■ **Task objective**: Reproduce the line that holds "Which of [623,279]" together with all the lines after it up to the end of the entries.

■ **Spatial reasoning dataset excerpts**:
● ● ● ●
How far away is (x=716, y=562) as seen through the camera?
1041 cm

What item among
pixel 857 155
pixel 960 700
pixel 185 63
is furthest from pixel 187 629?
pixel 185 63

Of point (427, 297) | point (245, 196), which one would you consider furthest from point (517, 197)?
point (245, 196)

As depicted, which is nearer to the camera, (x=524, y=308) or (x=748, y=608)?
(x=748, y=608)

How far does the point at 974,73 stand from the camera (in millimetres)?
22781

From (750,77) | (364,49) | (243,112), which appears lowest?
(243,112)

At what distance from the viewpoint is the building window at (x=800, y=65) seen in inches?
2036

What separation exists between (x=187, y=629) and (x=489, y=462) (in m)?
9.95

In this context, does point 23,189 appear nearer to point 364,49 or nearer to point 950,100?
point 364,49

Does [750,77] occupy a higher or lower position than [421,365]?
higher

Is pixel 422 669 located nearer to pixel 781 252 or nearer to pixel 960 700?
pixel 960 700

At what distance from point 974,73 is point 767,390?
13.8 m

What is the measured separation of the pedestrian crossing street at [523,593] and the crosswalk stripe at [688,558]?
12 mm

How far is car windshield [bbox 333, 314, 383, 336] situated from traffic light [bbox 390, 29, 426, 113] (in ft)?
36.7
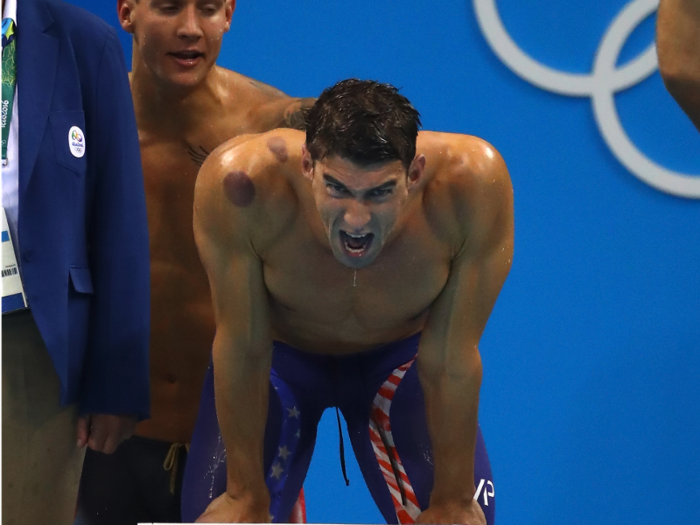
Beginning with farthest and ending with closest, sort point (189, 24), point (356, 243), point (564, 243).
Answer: point (564, 243)
point (189, 24)
point (356, 243)

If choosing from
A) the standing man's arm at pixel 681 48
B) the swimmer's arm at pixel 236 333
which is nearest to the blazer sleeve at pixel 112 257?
the swimmer's arm at pixel 236 333

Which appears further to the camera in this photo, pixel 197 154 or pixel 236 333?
pixel 197 154

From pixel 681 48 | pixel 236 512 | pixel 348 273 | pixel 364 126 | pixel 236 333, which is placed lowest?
pixel 236 512

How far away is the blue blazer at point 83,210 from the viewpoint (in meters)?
1.36

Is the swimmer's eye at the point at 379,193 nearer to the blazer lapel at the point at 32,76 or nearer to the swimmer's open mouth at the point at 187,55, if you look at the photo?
the blazer lapel at the point at 32,76

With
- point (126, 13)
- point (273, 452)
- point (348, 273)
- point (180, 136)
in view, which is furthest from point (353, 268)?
point (126, 13)

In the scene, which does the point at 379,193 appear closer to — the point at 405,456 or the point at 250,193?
the point at 250,193

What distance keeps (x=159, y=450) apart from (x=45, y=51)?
88 cm

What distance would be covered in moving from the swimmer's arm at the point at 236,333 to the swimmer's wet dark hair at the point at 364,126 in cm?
16

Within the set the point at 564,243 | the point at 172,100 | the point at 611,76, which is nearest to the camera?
the point at 172,100

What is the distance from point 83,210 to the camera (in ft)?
4.71

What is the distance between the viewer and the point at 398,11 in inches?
106

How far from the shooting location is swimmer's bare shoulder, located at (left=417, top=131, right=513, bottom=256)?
139 cm

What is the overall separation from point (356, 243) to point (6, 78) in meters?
0.53
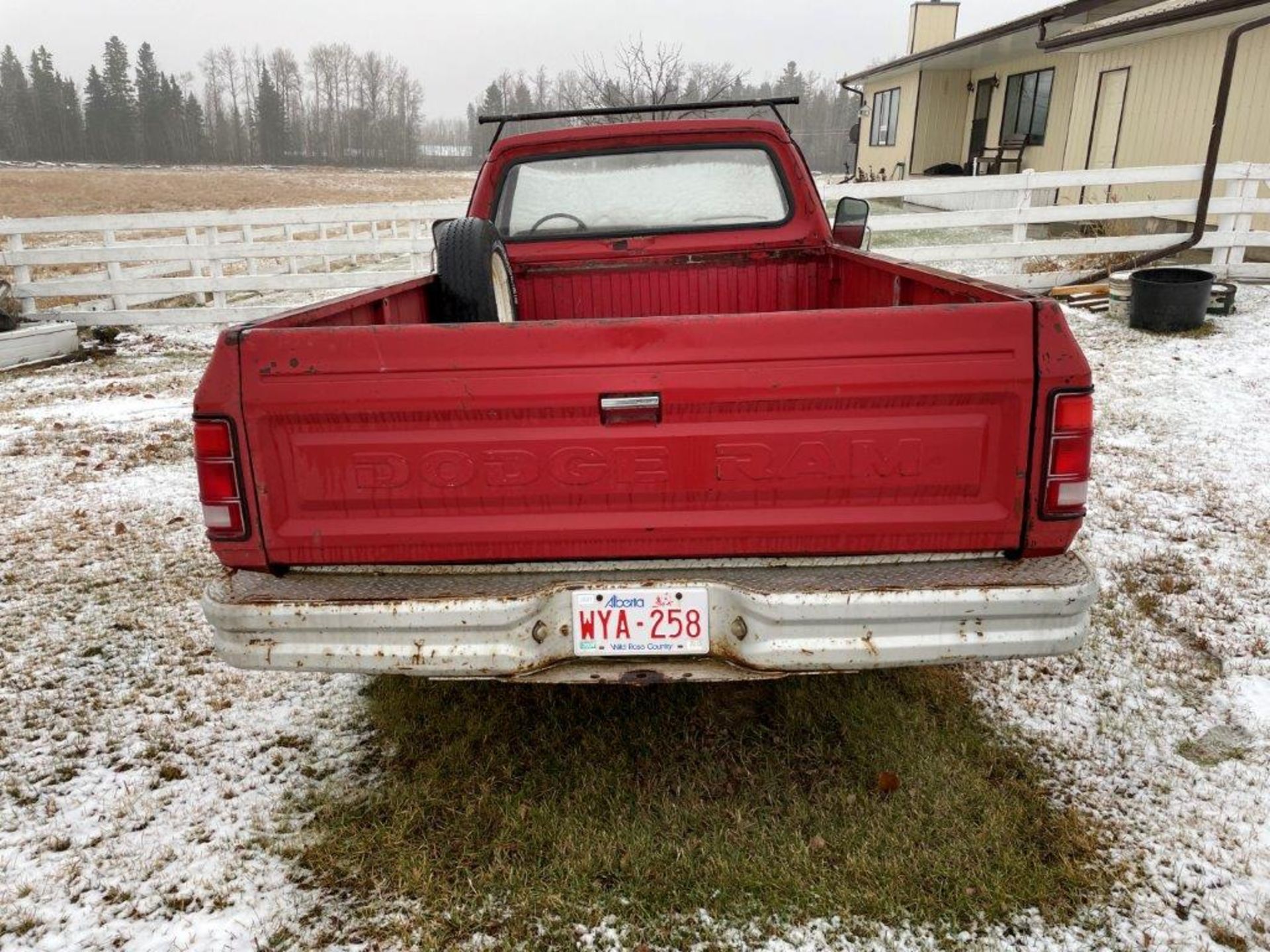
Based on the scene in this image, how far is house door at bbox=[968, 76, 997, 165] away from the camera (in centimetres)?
1959

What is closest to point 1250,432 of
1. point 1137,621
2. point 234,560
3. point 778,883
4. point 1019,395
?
point 1137,621

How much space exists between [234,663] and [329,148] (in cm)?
11146

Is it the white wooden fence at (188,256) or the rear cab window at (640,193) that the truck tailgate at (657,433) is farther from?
the white wooden fence at (188,256)

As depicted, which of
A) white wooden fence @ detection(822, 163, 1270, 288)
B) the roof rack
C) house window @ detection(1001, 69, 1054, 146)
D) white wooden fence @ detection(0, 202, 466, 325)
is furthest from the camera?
house window @ detection(1001, 69, 1054, 146)

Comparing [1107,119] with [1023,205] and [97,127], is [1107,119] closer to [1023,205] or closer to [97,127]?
[1023,205]

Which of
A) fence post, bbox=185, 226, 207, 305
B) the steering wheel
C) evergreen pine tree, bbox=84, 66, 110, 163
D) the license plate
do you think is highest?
evergreen pine tree, bbox=84, 66, 110, 163

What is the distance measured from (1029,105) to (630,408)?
1893 centimetres

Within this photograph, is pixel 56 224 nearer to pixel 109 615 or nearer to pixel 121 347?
pixel 121 347

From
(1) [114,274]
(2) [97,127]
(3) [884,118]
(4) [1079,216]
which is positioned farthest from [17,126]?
(4) [1079,216]

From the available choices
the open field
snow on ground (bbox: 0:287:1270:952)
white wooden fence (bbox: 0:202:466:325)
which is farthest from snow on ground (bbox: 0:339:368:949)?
the open field

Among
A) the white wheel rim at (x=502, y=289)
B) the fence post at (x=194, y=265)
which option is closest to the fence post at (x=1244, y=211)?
the white wheel rim at (x=502, y=289)

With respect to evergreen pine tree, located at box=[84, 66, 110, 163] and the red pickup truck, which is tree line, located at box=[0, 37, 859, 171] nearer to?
evergreen pine tree, located at box=[84, 66, 110, 163]

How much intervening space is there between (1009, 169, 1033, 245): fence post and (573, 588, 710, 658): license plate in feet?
29.2

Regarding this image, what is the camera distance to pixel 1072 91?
610 inches
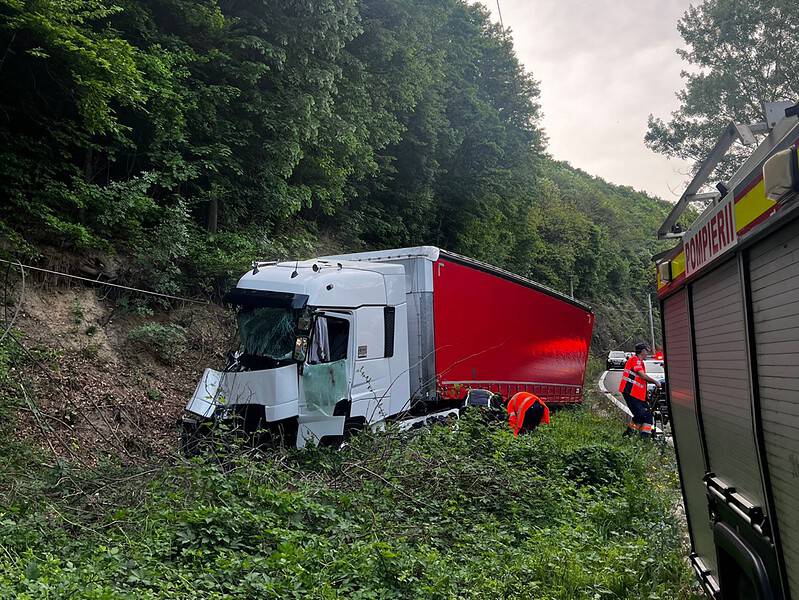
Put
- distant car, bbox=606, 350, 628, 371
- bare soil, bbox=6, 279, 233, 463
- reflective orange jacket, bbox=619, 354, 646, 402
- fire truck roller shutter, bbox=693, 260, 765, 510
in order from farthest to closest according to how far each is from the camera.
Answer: distant car, bbox=606, 350, 628, 371 → reflective orange jacket, bbox=619, 354, 646, 402 → bare soil, bbox=6, 279, 233, 463 → fire truck roller shutter, bbox=693, 260, 765, 510

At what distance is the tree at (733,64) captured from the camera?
Result: 70.6 feet

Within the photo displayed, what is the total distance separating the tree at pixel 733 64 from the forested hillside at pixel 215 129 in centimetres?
810

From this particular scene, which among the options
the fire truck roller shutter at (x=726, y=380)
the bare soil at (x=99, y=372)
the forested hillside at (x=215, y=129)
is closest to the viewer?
the fire truck roller shutter at (x=726, y=380)

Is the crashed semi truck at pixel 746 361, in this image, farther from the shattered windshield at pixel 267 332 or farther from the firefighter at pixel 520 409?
the firefighter at pixel 520 409

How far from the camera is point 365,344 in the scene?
9336 mm

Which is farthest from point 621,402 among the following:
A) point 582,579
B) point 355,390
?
point 582,579

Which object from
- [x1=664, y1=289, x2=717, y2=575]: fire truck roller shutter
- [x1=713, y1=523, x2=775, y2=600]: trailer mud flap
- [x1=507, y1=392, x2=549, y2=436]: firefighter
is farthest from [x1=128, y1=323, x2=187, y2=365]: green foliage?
[x1=713, y1=523, x2=775, y2=600]: trailer mud flap

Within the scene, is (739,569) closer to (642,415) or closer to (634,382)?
(634,382)

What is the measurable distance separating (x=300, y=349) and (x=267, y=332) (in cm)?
54

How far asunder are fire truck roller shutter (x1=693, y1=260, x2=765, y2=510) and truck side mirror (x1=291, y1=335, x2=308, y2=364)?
17.6 ft

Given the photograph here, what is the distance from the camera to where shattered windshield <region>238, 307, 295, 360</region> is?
27.2ft

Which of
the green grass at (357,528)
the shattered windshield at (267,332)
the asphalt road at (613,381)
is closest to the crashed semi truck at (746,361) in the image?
the green grass at (357,528)

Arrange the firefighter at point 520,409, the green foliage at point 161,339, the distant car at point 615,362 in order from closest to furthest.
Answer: the firefighter at point 520,409 → the green foliage at point 161,339 → the distant car at point 615,362

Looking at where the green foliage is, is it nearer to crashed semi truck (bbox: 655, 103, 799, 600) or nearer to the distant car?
crashed semi truck (bbox: 655, 103, 799, 600)
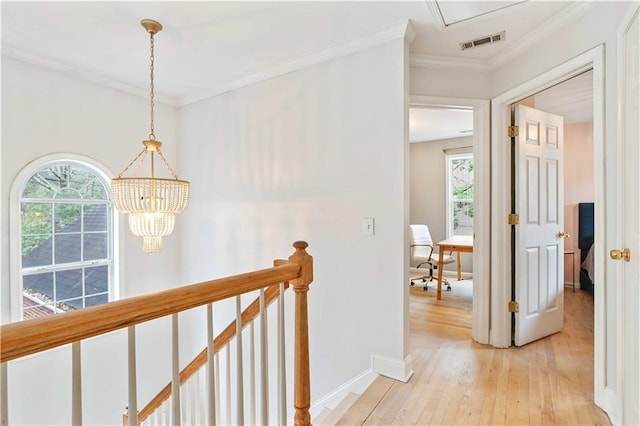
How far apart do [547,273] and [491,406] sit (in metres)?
1.53

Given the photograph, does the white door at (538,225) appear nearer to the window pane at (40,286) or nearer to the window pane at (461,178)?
the window pane at (461,178)

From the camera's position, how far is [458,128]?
5215 mm

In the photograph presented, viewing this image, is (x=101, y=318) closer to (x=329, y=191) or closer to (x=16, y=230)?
(x=329, y=191)

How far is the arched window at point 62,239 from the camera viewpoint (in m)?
2.83

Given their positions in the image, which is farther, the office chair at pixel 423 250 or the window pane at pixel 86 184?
the office chair at pixel 423 250

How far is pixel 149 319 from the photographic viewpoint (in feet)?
2.86

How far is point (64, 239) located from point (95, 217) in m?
0.33

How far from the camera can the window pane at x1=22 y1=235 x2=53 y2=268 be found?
9.29ft

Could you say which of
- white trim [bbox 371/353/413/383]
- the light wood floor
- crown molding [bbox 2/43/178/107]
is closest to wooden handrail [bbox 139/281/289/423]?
the light wood floor

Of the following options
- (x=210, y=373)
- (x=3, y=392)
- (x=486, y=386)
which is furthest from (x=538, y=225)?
(x=3, y=392)

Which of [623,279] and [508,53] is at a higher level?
[508,53]

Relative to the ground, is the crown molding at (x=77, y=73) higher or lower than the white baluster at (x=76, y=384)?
higher

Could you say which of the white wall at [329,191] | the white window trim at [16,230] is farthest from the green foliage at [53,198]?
the white wall at [329,191]

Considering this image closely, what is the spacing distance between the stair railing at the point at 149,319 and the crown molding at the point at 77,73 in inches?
116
● ● ● ●
■ **Answer to this task**:
Which of [623,279] and [508,53] is at a higher level?
[508,53]

Relative to the ground, is the crown molding at (x=77, y=73) higher or lower than the white baluster at (x=76, y=384)?
higher

Could you say which of the white wall at [329,191] | the white window trim at [16,230] is farthest from the green foliage at [53,198]?
the white wall at [329,191]

Considering this image closely, what is the spacing distance between the stair railing at the point at 149,319 and the crown molding at the point at 77,73 in inches?
116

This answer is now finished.